■ What to produce ■
In every row below, replace "red wooden wall" with "red plank wall" and keep everything else the same.
--- begin Data entries ---
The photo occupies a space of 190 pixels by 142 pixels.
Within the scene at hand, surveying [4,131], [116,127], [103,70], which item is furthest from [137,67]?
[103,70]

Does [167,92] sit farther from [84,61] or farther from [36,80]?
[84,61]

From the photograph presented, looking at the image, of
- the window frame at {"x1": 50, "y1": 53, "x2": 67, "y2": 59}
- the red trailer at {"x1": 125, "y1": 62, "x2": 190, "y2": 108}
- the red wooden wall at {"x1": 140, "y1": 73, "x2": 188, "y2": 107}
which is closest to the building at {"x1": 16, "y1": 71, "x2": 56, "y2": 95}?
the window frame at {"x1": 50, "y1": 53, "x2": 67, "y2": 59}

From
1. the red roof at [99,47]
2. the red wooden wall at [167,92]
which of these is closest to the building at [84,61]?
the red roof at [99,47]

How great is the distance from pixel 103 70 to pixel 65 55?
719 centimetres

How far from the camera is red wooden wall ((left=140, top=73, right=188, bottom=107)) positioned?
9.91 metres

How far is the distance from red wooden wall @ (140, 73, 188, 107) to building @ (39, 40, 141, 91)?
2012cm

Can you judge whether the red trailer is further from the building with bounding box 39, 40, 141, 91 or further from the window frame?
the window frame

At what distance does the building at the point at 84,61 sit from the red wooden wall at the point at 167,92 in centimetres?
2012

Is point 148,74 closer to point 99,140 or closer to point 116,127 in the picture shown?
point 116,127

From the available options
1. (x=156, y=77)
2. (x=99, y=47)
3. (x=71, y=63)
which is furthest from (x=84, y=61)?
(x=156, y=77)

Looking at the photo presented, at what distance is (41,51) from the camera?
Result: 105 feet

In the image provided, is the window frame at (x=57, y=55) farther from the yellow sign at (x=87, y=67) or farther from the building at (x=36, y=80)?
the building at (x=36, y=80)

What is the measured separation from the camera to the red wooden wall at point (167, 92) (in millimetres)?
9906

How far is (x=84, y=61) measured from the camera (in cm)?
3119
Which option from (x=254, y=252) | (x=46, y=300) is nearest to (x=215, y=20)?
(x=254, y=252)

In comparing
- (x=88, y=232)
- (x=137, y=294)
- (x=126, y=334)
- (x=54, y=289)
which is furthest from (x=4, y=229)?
--- end Data entries ---
■ Output below ■
The photo occupies a space of 190 pixels by 142 pixels.
Within the scene at hand, surveying [4,131], [116,127], [103,70], which item is furthest from [137,67]?
[103,70]

Does [167,92] sit farther from [84,61] or farther from [36,80]?
[84,61]

From the photograph presented, looking at the image, of
- the window frame at {"x1": 50, "y1": 53, "x2": 67, "y2": 59}
- the red trailer at {"x1": 125, "y1": 62, "x2": 190, "y2": 108}
- the red plank wall at {"x1": 140, "y1": 73, "x2": 188, "y2": 107}
which is closest to the building at {"x1": 16, "y1": 71, "x2": 56, "y2": 95}?
the window frame at {"x1": 50, "y1": 53, "x2": 67, "y2": 59}

From
1. the red roof at [99,47]
2. the red plank wall at [167,92]
which of these is closest to the building at [84,61]?
the red roof at [99,47]

How great is the distance from pixel 103 70 to pixel 65 55?
719 centimetres

How far from the camera is red plank wall ((left=140, top=73, right=188, bottom=107)) positioned?
9.91 metres

How far is the distance from red plank wall @ (140, 73, 188, 107) to building @ (39, 40, 141, 91)?
2012cm

Can you judge whether the red trailer is further from the building with bounding box 39, 40, 141, 91 or further from the window frame?
the window frame

At what distance does the building at the point at 84,61 sit from the red plank wall at the point at 167,92 in centimetres?
2012

Is point 148,74 closer to point 99,140 or closer to point 116,127 in the picture shown?
point 116,127

From the available options
1. (x=156, y=77)
2. (x=99, y=47)
3. (x=71, y=63)
which is furthest from (x=84, y=61)?
(x=156, y=77)

Looking at the photo presented, at what distance is (41,51) from the camera?
Result: 105 feet

In the image provided, is the window frame at (x=57, y=55) farther from the yellow sign at (x=87, y=67) or farther from the building at (x=36, y=80)?
the building at (x=36, y=80)

What is the measured separation from the camera to the red plank wall at point (167, 92) (in millimetres)?
9906

How far is (x=84, y=61) measured from the camera (in cm)?
3119
Which option from (x=254, y=252) | (x=46, y=300) is nearest to (x=215, y=20)?
(x=254, y=252)

In comparing
- (x=88, y=232)
- (x=137, y=294)
- (x=126, y=334)
- (x=54, y=289)
which is furthest from (x=4, y=229)?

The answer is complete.